House Prices Must Return to Trend Levels to Stabilize Market
GSEs can play positive role in deflating housing bubble.
For Immediate Release: December 3, 2008
WASHINGTON, DC- With new data coming out each week lamenting plummeting house prices and some policy makers advocating price supports in the housing market, a new report from the Center for Economic and Policy Research (CEPR) offers a straightforward solution to the turmoil in the housing market: let the prices fall.
The report, "The Key to Stabilizing House Prices: Bring Them Down," notes that prices are still hugely out of line with trend levels in bubble markets and calls for Fannie Mae and Freddie Mac to restrict the buying of mortgages in these areas. This would lead to fewer loans being issued in these markets and prices would quickly adjust to normal levels.
"Most policy analysts failed the public by missing the housing bubble," said report author and CEPR Co-Director Dean Baker. "By simply limiting the flow of capital into bubble-inflated markets, the government sponsored enterprises, or GSEs, have the opportunity to bring stability back to the housing market by helping prices return to trend levels."
The report, which draws on data from the Case-Shiller Index, emphasizes that house prices used in mortgage appraisals should be based on rental values to avoid over-valuation. The fact that real house prices exploded by 80 percent from 1996 to 2006 while rents increased by only 4 percent over the same time period points to a degree of speculation and the fact that prices still have further to fall before the bubble deflates.
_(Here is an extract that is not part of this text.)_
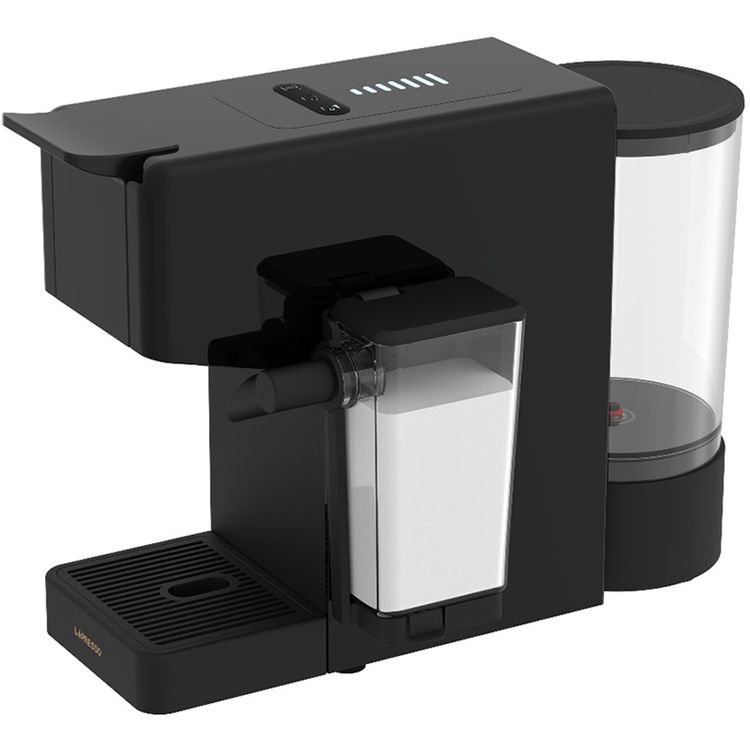 LePresso Crema Pro Multi-Capsule Coffee Machine with Double Boiler, Milk Frothing System, Capsule Holder, Ground Coffee Holder, 200mL Milk Tank Capacity, 850mL  Water Tank Capacity, 3-Pin UK Plug Power, Automatic Shutdown - Black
If Fannie and Freddie no longer supported the purchases of homes at bubble-inflated prices, there would be a quick price decline of 20 to 30 percent in the most over-valued markets. After this drop, homebuyers need be less fearful of further price declines, both boosting demand and reducing vacancy rates. At the same time, the consequent flow of loans into non-bubble markets would help prevent a downward price spiral in these areas and avert the risk of overshooting on the negative side.
"A rapid return to trend levels is significant for homeowners in that it gives them a sense of how their home equity figures into their real wealth and how they have to adjust their consumption and saving decisions," said Baker. "This is even more important for the huge cohort of baby boomers rapidly approaching retirement who may find that they have little or no wealth to support them in retirement beyond Social Security."
For those faced with foreclosure due in part to falling home prices, the best solution is one that amends the rules on foreclose to give homeowners the right to rent their home at the market rate. This would have the dual effect of keeping families in their houses and give bankers an incentive to renegotiate terms by making foreclosure an even less attractive option.